>> START Document section

Random thoughts on 24 hour races


I know that I go on and on about long events that I just finished. One reason for it: during the next few days afterward, my sleep becomes segmented; right now I am in one of those “awake in the middle of the night” periods. I get that way when I get fatigued. There is some evidence that humans once slept in segments.

So I am using this awake time to read (articles like this one) and organize photos, etc.

Random thoughts:
1. The best performers, with a few exceptions, tend to be people in their 30’s and 40’s. There are old timers such as the lady I am walking with. She is in her 70’s and can still walk briskly for 40-50 miles; previously she has won the walking event. I also walked a few steps with past winners of the event (both as runners and as walkers); they can’t do what they once did, but they ended up with 70 and 80 plus miles respectively.

>> END Document section
>> START Entries

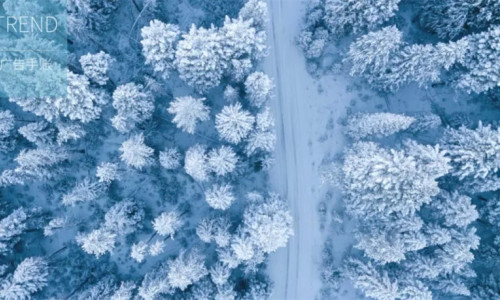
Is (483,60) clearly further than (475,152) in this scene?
Yes

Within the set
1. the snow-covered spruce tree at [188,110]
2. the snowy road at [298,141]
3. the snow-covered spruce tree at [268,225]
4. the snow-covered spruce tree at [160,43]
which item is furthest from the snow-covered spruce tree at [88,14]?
the snow-covered spruce tree at [268,225]

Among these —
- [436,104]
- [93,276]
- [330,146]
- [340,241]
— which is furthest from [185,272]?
[436,104]

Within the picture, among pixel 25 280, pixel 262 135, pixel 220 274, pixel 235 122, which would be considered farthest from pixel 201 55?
pixel 25 280

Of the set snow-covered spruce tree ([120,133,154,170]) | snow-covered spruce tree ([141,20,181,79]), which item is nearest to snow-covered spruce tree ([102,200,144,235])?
snow-covered spruce tree ([120,133,154,170])

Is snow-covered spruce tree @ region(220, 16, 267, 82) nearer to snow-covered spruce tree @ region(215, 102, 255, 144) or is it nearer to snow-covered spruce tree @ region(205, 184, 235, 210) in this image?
snow-covered spruce tree @ region(215, 102, 255, 144)

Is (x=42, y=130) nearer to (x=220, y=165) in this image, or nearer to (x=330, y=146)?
(x=220, y=165)

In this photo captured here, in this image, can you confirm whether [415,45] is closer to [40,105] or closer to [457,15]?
[457,15]
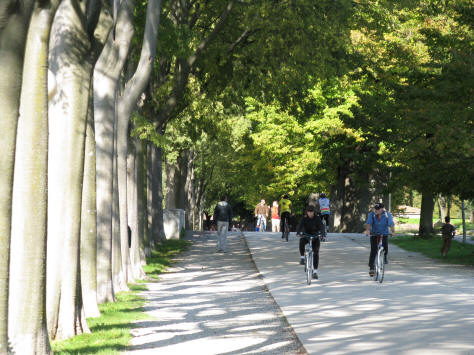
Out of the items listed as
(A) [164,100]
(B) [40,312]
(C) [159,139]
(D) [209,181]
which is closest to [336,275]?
(C) [159,139]

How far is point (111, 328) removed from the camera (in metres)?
11.9

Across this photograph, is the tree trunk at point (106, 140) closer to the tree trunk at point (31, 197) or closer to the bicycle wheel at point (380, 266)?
the bicycle wheel at point (380, 266)

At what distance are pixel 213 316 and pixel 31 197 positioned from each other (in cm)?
500

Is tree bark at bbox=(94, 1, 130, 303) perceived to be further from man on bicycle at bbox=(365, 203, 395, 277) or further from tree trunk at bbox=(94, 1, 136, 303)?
man on bicycle at bbox=(365, 203, 395, 277)

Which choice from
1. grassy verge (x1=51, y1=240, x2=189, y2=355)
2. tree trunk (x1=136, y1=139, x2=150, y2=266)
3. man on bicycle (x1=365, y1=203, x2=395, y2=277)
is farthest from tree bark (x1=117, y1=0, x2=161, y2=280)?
man on bicycle (x1=365, y1=203, x2=395, y2=277)

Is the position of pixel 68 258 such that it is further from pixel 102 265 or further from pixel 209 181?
pixel 209 181

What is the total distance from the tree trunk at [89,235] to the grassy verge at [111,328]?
34 cm

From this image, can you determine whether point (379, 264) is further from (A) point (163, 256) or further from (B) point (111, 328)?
(A) point (163, 256)

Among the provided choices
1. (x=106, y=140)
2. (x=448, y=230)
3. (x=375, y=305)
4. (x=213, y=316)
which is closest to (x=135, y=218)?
(x=106, y=140)

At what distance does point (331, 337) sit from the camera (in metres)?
10.5

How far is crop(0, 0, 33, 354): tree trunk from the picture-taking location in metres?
7.19

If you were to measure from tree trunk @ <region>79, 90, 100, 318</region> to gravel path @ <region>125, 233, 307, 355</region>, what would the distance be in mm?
1027

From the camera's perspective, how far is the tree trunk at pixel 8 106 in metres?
7.19

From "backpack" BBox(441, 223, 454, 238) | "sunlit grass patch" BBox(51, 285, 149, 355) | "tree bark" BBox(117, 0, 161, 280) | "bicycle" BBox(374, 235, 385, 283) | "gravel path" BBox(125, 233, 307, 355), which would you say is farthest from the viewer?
"backpack" BBox(441, 223, 454, 238)
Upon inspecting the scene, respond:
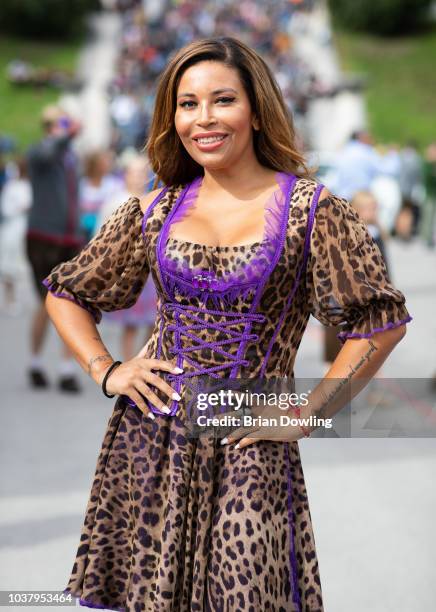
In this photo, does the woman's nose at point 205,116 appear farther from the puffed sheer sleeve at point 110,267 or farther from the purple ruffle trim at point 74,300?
the purple ruffle trim at point 74,300

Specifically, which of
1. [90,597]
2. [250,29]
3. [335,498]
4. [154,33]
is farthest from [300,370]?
[250,29]

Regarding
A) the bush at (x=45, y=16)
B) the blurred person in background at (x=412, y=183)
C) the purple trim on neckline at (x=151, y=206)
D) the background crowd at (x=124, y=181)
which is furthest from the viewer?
the bush at (x=45, y=16)

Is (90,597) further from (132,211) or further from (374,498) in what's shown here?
(374,498)

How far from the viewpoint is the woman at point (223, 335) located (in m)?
2.52

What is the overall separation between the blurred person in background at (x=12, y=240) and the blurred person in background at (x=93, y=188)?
94 centimetres

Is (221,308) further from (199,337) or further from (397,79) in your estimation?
(397,79)

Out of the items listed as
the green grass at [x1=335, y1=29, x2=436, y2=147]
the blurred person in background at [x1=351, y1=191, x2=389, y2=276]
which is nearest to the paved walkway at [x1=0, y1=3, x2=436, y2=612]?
the blurred person in background at [x1=351, y1=191, x2=389, y2=276]

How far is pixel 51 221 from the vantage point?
7.79 metres

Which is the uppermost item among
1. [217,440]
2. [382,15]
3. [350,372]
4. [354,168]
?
[382,15]

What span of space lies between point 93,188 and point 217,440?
763cm

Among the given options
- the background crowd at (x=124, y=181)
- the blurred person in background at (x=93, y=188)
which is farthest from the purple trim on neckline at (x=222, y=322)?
the blurred person in background at (x=93, y=188)

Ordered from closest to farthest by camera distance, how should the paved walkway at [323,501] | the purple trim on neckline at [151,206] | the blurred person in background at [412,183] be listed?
the purple trim on neckline at [151,206] < the paved walkway at [323,501] < the blurred person in background at [412,183]

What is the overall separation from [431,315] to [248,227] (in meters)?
8.59

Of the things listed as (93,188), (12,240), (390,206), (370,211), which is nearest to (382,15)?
(390,206)
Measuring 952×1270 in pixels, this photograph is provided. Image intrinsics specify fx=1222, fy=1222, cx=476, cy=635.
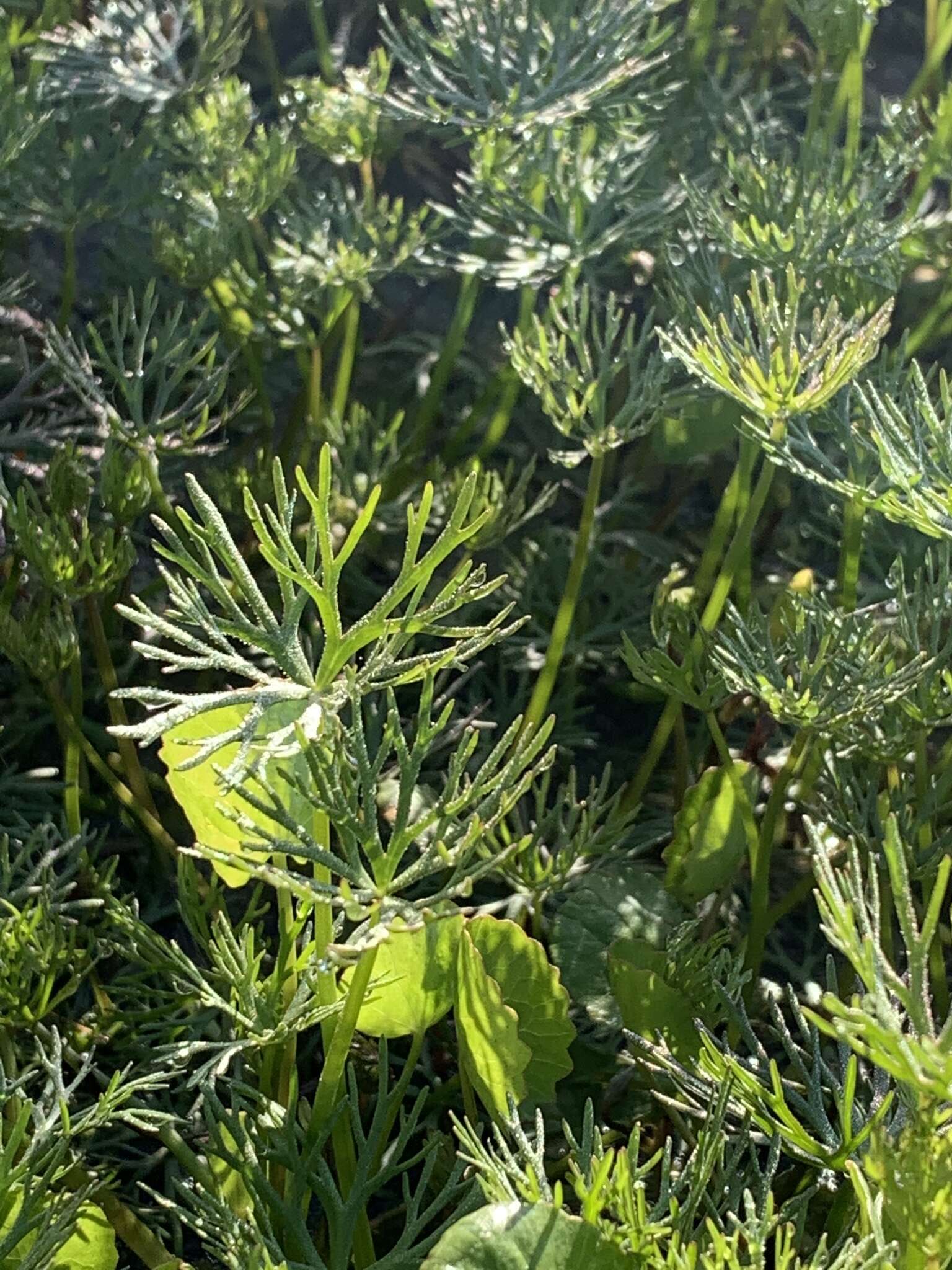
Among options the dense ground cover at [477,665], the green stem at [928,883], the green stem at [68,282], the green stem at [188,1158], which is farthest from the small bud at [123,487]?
the green stem at [928,883]

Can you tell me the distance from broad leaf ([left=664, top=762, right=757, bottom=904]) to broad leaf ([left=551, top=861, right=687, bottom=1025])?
0.02 m

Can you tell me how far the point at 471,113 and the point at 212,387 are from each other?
0.26 meters

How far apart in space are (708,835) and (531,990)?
0.16m

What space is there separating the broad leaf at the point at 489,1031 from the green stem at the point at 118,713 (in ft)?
0.87

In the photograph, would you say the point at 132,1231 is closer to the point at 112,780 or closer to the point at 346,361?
the point at 112,780

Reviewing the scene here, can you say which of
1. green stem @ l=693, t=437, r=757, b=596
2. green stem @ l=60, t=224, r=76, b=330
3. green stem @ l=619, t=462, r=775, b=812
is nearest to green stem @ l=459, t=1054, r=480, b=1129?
green stem @ l=619, t=462, r=775, b=812

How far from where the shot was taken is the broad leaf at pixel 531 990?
1.88 feet

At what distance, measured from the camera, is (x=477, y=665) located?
2.05 ft

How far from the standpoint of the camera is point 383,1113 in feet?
1.82

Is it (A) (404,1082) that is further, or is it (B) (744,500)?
(B) (744,500)

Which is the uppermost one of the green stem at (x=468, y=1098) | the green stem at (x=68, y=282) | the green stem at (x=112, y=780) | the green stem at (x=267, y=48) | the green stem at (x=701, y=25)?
the green stem at (x=701, y=25)

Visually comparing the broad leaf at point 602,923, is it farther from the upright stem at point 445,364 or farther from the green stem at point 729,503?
the upright stem at point 445,364

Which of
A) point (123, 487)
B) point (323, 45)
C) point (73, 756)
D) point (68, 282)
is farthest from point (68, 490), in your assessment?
point (323, 45)

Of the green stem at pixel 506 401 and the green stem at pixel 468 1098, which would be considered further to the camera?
the green stem at pixel 506 401
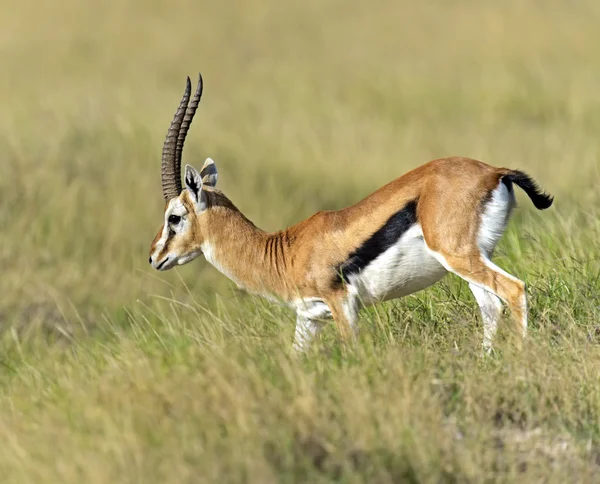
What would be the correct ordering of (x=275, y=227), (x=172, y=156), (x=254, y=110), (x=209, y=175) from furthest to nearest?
(x=254, y=110)
(x=275, y=227)
(x=209, y=175)
(x=172, y=156)

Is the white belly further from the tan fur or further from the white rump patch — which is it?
the white rump patch

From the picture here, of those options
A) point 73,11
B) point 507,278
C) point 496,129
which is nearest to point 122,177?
point 496,129

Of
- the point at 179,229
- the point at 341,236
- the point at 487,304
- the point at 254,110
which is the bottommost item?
the point at 487,304

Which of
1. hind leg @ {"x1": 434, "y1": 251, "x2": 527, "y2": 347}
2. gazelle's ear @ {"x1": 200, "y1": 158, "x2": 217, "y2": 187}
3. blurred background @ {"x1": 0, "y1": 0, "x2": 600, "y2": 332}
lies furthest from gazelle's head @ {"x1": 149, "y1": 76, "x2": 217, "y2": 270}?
blurred background @ {"x1": 0, "y1": 0, "x2": 600, "y2": 332}

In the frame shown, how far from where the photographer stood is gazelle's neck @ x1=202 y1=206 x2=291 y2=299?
7.00 metres

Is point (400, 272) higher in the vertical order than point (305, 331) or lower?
higher

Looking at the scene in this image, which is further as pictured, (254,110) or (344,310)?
(254,110)

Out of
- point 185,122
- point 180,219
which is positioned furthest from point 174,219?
point 185,122

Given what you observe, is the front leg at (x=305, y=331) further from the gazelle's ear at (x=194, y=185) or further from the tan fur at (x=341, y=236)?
the gazelle's ear at (x=194, y=185)

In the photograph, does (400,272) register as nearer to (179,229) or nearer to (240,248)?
(240,248)

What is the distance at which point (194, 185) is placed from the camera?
702cm

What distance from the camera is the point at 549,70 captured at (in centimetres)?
1736

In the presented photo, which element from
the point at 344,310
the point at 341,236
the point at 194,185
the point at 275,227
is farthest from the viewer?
the point at 275,227

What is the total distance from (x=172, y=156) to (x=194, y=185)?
0.26 meters
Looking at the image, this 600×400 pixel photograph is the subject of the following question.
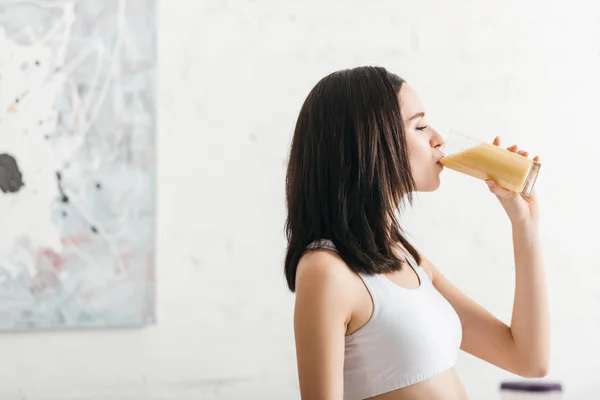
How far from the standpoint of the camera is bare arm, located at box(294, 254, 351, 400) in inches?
38.0

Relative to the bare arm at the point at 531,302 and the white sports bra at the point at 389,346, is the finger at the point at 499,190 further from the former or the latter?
the white sports bra at the point at 389,346

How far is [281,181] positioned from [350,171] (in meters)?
0.93

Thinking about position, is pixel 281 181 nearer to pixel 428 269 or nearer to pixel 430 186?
pixel 428 269

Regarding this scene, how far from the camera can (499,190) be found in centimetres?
129

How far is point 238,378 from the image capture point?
77.1 inches

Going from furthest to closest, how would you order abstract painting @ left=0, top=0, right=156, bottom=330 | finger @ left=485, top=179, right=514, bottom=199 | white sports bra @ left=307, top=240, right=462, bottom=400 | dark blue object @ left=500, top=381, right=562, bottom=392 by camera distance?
abstract painting @ left=0, top=0, right=156, bottom=330
finger @ left=485, top=179, right=514, bottom=199
white sports bra @ left=307, top=240, right=462, bottom=400
dark blue object @ left=500, top=381, right=562, bottom=392

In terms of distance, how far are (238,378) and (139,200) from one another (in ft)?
1.68

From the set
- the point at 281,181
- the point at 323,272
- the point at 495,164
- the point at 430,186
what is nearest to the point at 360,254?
the point at 323,272

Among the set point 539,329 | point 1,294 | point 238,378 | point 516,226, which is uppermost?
point 516,226

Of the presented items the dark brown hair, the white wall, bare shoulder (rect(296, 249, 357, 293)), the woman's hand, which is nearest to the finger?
the woman's hand

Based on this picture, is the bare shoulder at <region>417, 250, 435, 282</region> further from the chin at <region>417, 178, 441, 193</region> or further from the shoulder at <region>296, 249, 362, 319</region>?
the shoulder at <region>296, 249, 362, 319</region>

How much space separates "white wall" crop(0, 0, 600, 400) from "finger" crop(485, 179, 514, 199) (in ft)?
2.48

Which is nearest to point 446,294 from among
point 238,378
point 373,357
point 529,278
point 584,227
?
point 529,278

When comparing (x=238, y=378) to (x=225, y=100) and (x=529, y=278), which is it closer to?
(x=225, y=100)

>> END Entries

### Instructions
1. Translate this sentence from the post on 24-hour races into Spanish: "There is some evidence that humans once slept in segments."
2. Count the lines of the records that contain the string "presented", treating case as significant, and give only the number.
The text and the records have no connection to each other.

### Answers to the tasks
1. Hay algunas pruebas de que los seres humanos alguna vez durmieron en segmentos.

2. 2